Workflow questions (step 4):
All prompts use interactive arrow-key selectors — use ↑/↓ to navigate, Space to toggle (multi-select), Enter to confirm. Cancel any prompt with Ctrl+C.
| Question | Options | Default |
|---|---|---|
| AI tool(s) to configure | Claude Code, GitHub Copilot, OpenAI Codex, Cursor (multi-select) | Claude Code |
| Auto-documentation | Ask me first / Update automatically / Handle myself | Ask me first |
| Auto-commit | Ask me first / Commit automatically / Never | Ask me first |
| Architect agent | Yes / No | Yes |
| (If yes) Architect domain | Free text | auto-detect |
| Architect review trigger | Ask me first / Always / Only on /architect-review | Ask me first |
| Skill generation | Single AI call / Parallel subagents | Single AI call |
Answers are saved to .openskulls/config.toml and generate a workflow_rules section in CLAUDE.md that instructs Claude on your preferences.
Parallel skill generation
When you choose parallel subagents in the workflow setup, the skills AI call and the architect AI call run simultaneously via Promise.allSettled instead of sequentially.

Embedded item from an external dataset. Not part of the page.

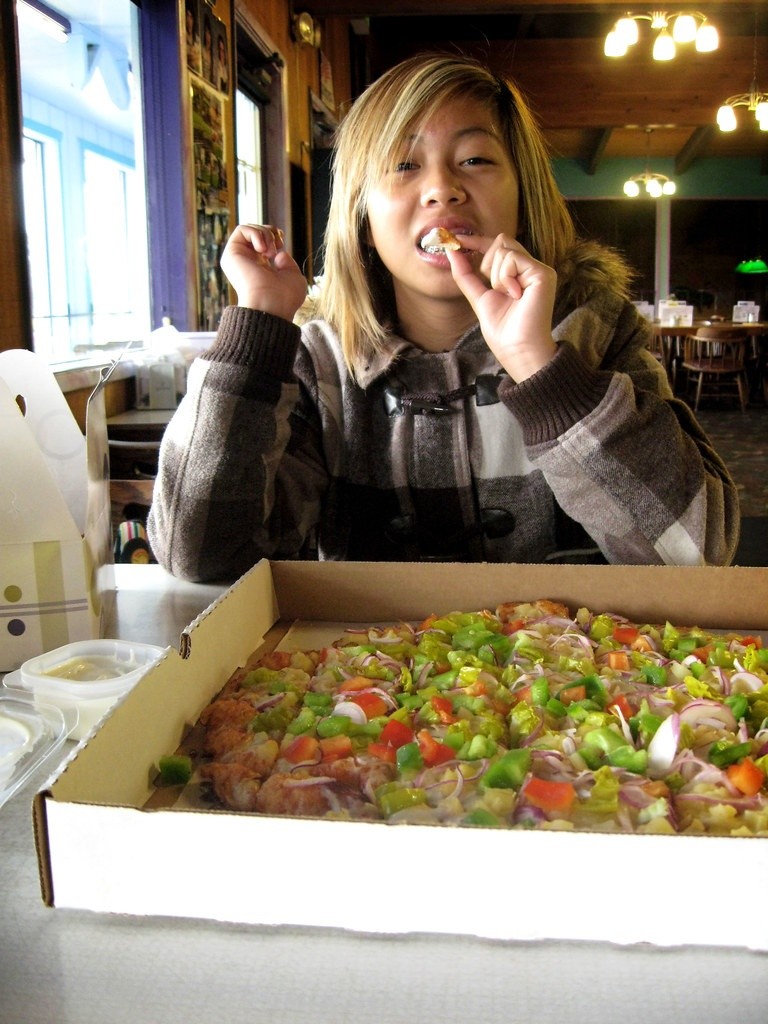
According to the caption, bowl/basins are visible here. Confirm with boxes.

This cuts generation time roughly in half when both are enabled, at the cost of two concurrent AI sessions instead of one.
Both calls are non-fatal — if either fails the other still completes and init continues. The setting is saved as use_subagents = true in .openskulls/config.toml.
Architect agent
When enabled, openskulls init (and openskulls sync) runs a third AI call to generate a /architect-review slash command tailored to your codebase. The agent acts as a domain-expert reviewer, producing:
- Architectural Principles — non-negotiable rules specific to your stack
- Review Checklist — 6–10 items to verify on every feature or change
- Anti-Patterns — stack-specific patterns to flag in code review
- Common Patterns — canonical patterns referencing real paths in your repo
The prompt template lives at templates/prompts/architect.md.hbs and can be edited directly to tune output without touching TypeScript.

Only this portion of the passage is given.